Abstract 540: Very Low Density Lipoprotein Assembly is Required for Camp Responsive Element-binding Protein H Processing and Hepatic Apolipoprotein A-IV Expression in Mouse Models of Acute Steatosis

Background: Our previous studies have demonstrated that hepatic expression of apolipoprotein A-IV (apoA-IV) is increased in mouse models of chronic steatosis and is closely correlated with hepatic triglyceride (TG) content. We have also shown that steatosis-induced hepatic apoA-IV gene expression is regulated by processing of the nuclear transcription factor cAMP responsive element-binding protein H (CREBH). Herein, we explored the mechanisms that mediate steatosis-induced CREBH processing. Methods: We measured hepatic CREBH processing, apoA-IV gene expression, and lipid content in several mouse models of attenuated or enhanced VLDL assembly that were subjected to acute steatosis induced by a 16 hour overnight fast or by feeding a ketogenic diet for 6 days. Results: Both fasting and the ketogenic diet induced acute hepatic TG accumulation associated with increased CREBH processing and apoA-IV gene expression, which were associated with hepatic TG content in C57BL/6 mice. All mouse models of attenuated VLDL secretion (shRNA-induced apoB knock down, liver specific microsomal triglyceride transfer protein (MTP) knockout, treatment with the MTP inhibitor BMS212122, and comparative gene identification-58 (CGI-58) deficiency) had increased hepatic TG accumulation, but displayed repressed CREBH processing and reduced apoA-IV gene expression compared to controls. When deficient VLDL assembly in liver-specific MTP knockout mice was reconstituted by adenoviral infection with a human MTP transgene, steatosis-induced CREBH processing and apoA-IV expression were restored.

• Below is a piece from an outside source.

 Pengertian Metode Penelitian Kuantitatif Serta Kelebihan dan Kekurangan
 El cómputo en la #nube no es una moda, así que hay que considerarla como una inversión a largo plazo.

In a mouse model of enhanced VLDL assembly (transgenic overexpression of human MTP), apoA-IV gene expression correlated with bulk hepatic TG accumulation, but not with VLDL secretion rate, indicating that other steatosis-related factors participate in apoA-IV gene regulation. Conclusions: Taken together, these data provide compelling evidence that VLDL assembly and secretion is required for hepatic CREBH processing and enhanced apoA-IV gene expression in the setting of acute steatosis. These data further suggest that CREBH and apoA-IV play central roles in VLDL-mediated hepatic lipid efflux.